Up to 1,000 job cuts likely at Dublin and Cork airports

Friday, March 12
BUSINESS


By Ciarán Mather

Dublin and Cork Airports will likely see an exodus of 1,000 workers over the coming weeks due to a voluntary severance programme by its parent company, the DAA.

The DAA offered voluntary severance to its 3,100-plus staff in both airports last year due to the strain put on the air transport sector from the COVID-19 pandemic.

However, this final number of job losses is actually in line with what the company originally indicated in May 2020, when it first announced plans to reduce its workforce.

According to the company's latest annual report, the company employed an average of 3,176 people in Ireland and 963 internationally in 2019.

The DAA's chief executive Dalton Philips told staff in a letter on Thursday that a total of 850 workers have left, while more are due to go in coming weeks.

He explained: 'In total, the current right-sizing programme will see more than 1,000 Irish-based staff permanently leave the organisation – that’s about a third of our workforce.'

In addition, Mr. Phillips told staff that from March 28th, the DAA would restore full pay to employees who were staying with the business and who had accepted work practice changes.

Employees of the DAA have been on 80 per cent of pay since April last year.

However, Mr Phillips acknowledged that the loss of overtime, bonuses, profit and gain share meant actual cuts were 45 per cent in some cases.

He also asked that staff take a minimum of 20 days of leave between March 28th and September 11th to help prepare the company for when a financial recovery does begin.

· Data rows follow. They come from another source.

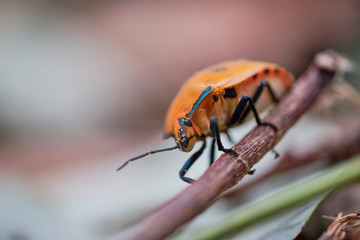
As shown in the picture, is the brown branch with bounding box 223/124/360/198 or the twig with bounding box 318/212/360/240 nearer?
the twig with bounding box 318/212/360/240

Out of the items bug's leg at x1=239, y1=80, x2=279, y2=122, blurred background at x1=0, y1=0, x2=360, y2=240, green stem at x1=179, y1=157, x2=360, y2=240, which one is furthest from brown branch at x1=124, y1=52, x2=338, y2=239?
blurred background at x1=0, y1=0, x2=360, y2=240

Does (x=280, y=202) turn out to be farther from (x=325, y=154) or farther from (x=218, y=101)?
(x=325, y=154)

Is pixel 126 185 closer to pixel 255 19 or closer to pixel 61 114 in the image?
pixel 61 114

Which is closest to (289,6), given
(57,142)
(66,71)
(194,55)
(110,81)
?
(194,55)

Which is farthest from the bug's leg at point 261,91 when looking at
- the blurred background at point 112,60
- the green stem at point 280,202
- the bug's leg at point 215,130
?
the blurred background at point 112,60

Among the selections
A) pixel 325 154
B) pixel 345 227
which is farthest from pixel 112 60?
pixel 345 227

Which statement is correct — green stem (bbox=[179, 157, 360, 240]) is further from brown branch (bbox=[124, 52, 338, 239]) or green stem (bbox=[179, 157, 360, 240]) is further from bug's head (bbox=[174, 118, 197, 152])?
bug's head (bbox=[174, 118, 197, 152])

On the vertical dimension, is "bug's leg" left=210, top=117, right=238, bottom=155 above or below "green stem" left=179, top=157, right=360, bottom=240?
above
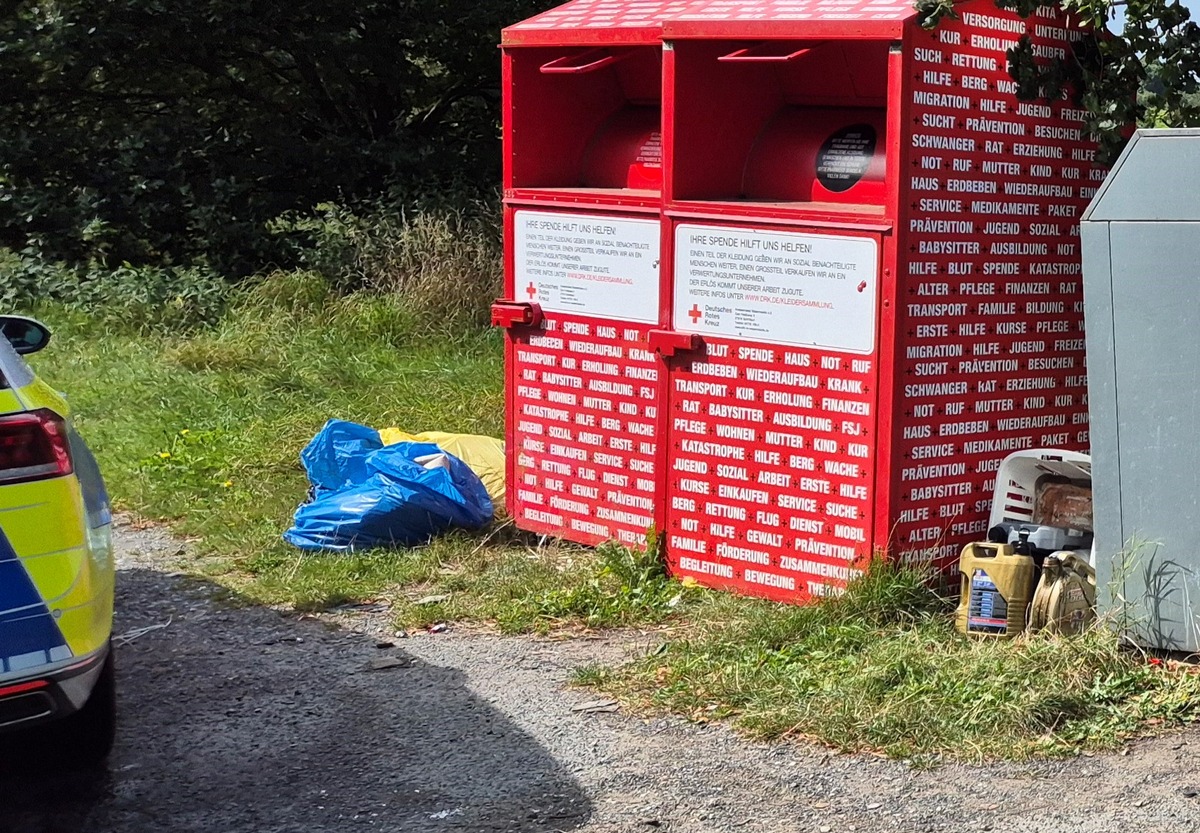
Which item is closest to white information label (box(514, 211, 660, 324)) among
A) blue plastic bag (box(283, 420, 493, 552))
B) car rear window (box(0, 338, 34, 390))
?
blue plastic bag (box(283, 420, 493, 552))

Mr. Phillips added that while the DAA is not able to accurately forecast how things might look in the second half of this year, he is hopeful for the future, saying: 'There are significant positives though – the vaccine rollout programme is ramping up and there is a huge underlying demand for international travel.'

Before the pandemic in 2019, DAA business generated a turnover of €935m, representing a 4 per cent increase, with earnings rising 4 per cent to €302m.

Pre-exceptional profits were also up 13 per cent that year, at just over €150m.